Tuesday, November 12, 2019

In Brief: HHS Clarifies 'Essential Benefits' Rules

Brought to you by:



(650) 348-6234

The Department of Health and Human Services has released proposed rules regarding the "essential benefits" provision of the health care reform law. The new rules note that starting in 2014, nongrandfathered health plans in the individual and small-group markets must provide coverage for the 10 "essential" services. They are:

  • Ambulatory/outpatient
  • Emergency
  • Hospitalization
  • Maternity and newborn care
  • Mental health and substance use
  • Prescription drugs
  • Rehabilitative and habilitative services and devices - e.g., speech, physical and occupational therapy
  • Laboratory services
  • Preventive and wellness services and chronic disease management
  • Pediatric services, including pediatric dental and vision care

The rules also call for plans to provide coverage that meets the "metal" standards (an actuarial value of 60, 70, 80 or 90 percent; actuarial value means the percentage of allowed costs the plan is expected to pay for a standard population).

The federal government has announced a proposed rule that would levy a 3.5 percent surcharge on health insurers that want to participate in the new federally mandated health care exchanges, slated to begin in 2014 under the health care reform law. The fee would cover administrative costs of the exchanges. This applies only to the exchanges that the federal government runs directly; however, states that run their own exchanges likely will charge their own administrative fees.

The Supreme Court has ordered a lower court to rehear a challenge to the Patient Protection and Affordable Care Act, setting up another possible showdown in the nation's highest court. A federal appeals court will reconsider arguments in Liberty University vs. Geithner, in which the university is objecting to the law's mandate on religious grounds.

The cost of brand-name prescription drugs continue to increase at more than six times the rate of inflation of other consumer goods, according to new research by Express Scripts. The study found that a brand-name drug that cost $100 in 2008 would now cost $163.08 (in 2008 dollars). Conversely, a $100 generic drug in 2008 would now cost $60.96 in 2008 dollars.

Although employers usually aren't employees' first source of financial information, they are regarded as valuable resources for retirement help by workers, according to a new study. Two-thirds of adults in a recent TIAA-CREF survey said they trust the financial advice provided by their employer. Additionally, one-fifth of respondents said they have trouble finding useful financial information.

About 20 percent of American adults have visited retail health clinics, up from about 10 percent six years ago, according to a Kalorama Information poll.

The number of diabetes cases in the U.S. skyrocketed between 1995 and 2010, according to the Centers for Disease Control and Prevention (CDC). The agency reported that documented diabetes cases jumped 50 percent or more in 42 states in that time period, with 18 states seeing an increase of 100 percent or more. Oklahoma saw the largest increase at 226 percent.

The new rule that calls for retirement plans to divulge more information on fees has done little to spur action by plan participants, a new survey by the Plan Sponsor Council of America suggests. Nearly 96 percent of plan sponsors responded that they saw no change in participant behavior as a result of the new rules, which took effect this summer. An average of 1.4 percent of participants asked questions regarding the fees. Most plan sponsors said they received no inquiries at all about the new disclosures.

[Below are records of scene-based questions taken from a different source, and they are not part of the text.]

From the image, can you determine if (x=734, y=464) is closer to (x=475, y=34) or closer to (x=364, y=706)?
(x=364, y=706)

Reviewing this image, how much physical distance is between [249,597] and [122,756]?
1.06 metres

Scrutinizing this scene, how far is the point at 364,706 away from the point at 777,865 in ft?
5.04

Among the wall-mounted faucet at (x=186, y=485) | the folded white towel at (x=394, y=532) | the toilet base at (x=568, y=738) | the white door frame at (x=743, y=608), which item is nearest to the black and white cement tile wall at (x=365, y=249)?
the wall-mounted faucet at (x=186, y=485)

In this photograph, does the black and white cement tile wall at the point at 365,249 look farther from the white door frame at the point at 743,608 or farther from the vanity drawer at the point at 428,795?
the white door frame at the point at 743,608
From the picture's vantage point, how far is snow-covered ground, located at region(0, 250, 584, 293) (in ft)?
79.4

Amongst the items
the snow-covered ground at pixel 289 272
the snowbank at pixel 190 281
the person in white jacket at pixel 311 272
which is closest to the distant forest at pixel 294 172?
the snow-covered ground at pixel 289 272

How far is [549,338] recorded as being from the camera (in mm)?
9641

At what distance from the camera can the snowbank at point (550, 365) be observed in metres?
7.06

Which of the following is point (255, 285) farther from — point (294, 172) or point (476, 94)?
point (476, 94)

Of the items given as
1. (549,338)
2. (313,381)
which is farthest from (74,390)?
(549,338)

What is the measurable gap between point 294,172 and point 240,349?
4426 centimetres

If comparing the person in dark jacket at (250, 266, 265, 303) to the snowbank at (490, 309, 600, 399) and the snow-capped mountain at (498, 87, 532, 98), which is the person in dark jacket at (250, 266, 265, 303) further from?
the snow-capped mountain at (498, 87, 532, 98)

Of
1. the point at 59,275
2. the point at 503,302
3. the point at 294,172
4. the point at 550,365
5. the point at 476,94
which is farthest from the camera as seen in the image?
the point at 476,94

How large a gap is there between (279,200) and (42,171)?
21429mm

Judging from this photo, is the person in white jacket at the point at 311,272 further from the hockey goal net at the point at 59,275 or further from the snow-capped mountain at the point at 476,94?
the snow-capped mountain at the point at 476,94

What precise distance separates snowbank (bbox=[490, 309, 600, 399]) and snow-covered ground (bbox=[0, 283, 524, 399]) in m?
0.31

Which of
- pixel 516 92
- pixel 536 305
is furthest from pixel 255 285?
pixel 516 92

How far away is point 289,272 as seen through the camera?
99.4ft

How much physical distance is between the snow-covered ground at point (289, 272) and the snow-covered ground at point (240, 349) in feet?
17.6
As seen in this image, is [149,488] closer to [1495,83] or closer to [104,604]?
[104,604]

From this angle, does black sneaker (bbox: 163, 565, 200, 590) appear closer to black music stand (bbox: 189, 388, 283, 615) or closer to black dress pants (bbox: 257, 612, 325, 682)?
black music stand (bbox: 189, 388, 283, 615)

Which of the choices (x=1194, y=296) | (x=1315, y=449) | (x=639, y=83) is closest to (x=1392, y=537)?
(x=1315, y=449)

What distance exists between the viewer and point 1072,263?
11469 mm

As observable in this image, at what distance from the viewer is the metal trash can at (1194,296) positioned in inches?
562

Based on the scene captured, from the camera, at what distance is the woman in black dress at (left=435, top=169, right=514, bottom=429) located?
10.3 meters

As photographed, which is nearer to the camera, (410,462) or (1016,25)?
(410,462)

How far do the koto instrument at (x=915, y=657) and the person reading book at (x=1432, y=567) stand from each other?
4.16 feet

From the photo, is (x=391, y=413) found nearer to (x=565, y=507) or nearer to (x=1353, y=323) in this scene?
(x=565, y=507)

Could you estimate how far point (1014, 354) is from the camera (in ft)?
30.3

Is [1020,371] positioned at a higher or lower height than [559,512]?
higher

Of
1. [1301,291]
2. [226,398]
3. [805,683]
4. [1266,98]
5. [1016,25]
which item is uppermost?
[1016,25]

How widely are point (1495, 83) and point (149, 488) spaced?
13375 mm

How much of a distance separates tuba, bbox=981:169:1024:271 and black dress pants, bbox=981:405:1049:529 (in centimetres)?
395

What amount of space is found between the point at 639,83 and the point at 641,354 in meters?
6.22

A new analysis by the American Heart Association estimates that a single heart attack can cost an employer more than $52,000 in productivity losses per long-term disability claim. Even if the employee only takes short-term disability, a single claim can cost nearly $8,000 in lost productivity.

Employers are taking a longer look at employee-paid voluntary benefits. According to a new report by Prudential, 71 percent of executives said they expect their company to replace some employer-paid programs with voluntary benefits within the next two years. Sixty-nine percent said they expect to expand their current voluntary offerings.

Recent referendums to legalize the recreational use of marijuana in Colorado and Washington state will have little impact on employer policies, according to a report in Employee Benefit News. In the article, Nancy Delogu and Chris Leh of Littler Mendelson, P.C., note that even though the citizens in those states voted to decriminalize the use of marijuana, employer policies against its use can remain in effect. In fact, the Colorado amendment clearly states that the law does not "affect the ability of employers to have policies restricting the use of marijuana by employees."